[[ AVAILABLE RECORDS open ]]

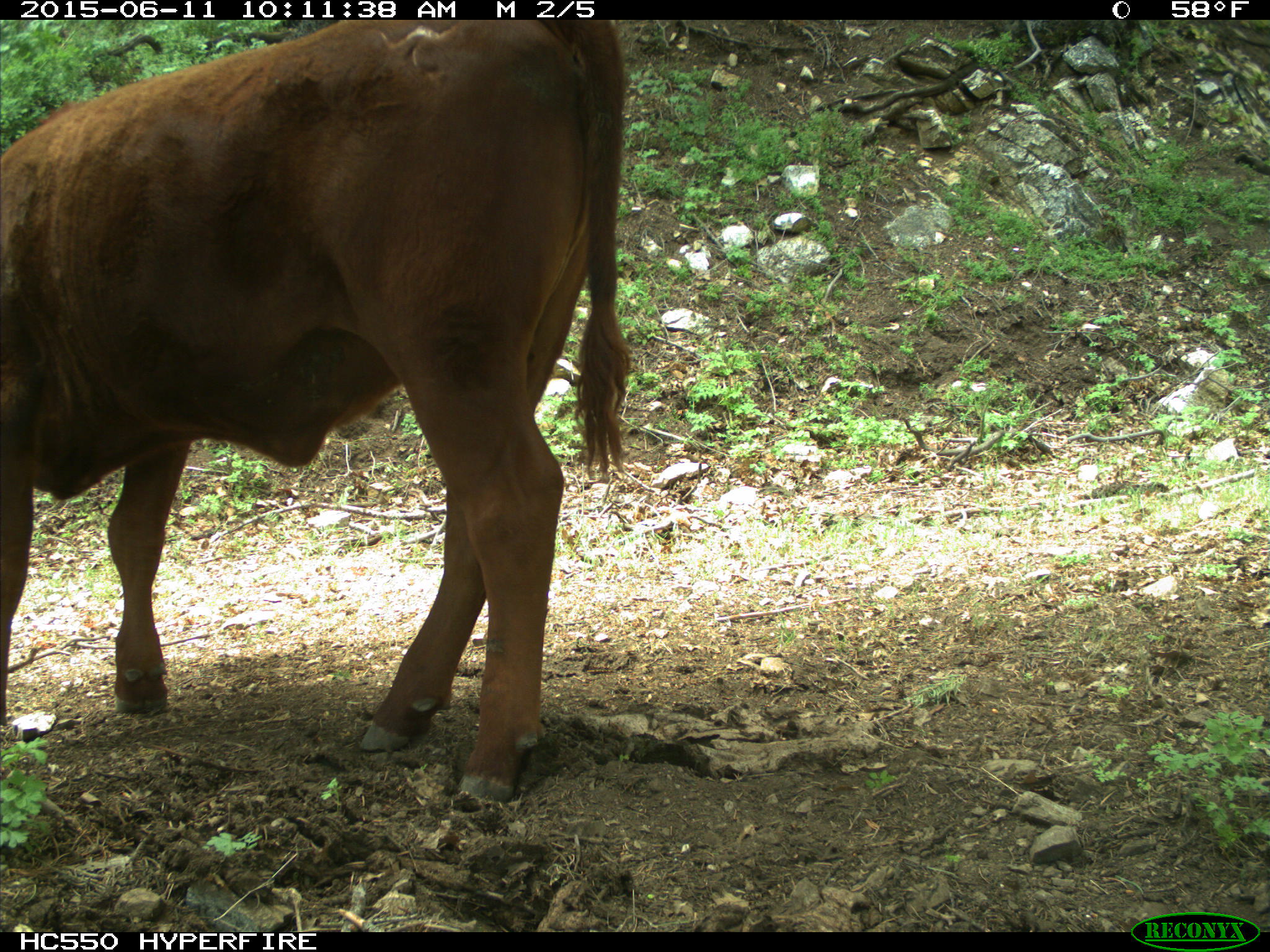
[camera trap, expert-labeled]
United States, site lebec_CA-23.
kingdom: Animalia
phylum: Chordata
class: Mammalia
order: Artiodactyla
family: Bovidae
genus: Bos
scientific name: Bos taurus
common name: domestic cow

[[ AVAILABLE RECORDS closed ]]

WORK REQUIRED:
Retype the data shown above exactly, excluding any picture it contains.

REPLY TO THE EXERCISE:
[camera trap, expert-labeled]
United States, site lebec_CA-23.
kingdom: Animalia
phylum: Chordata
class: Mammalia
order: Artiodactyla
family: Bovidae
genus: Bos
scientific name: Bos taurus
common name: domestic cow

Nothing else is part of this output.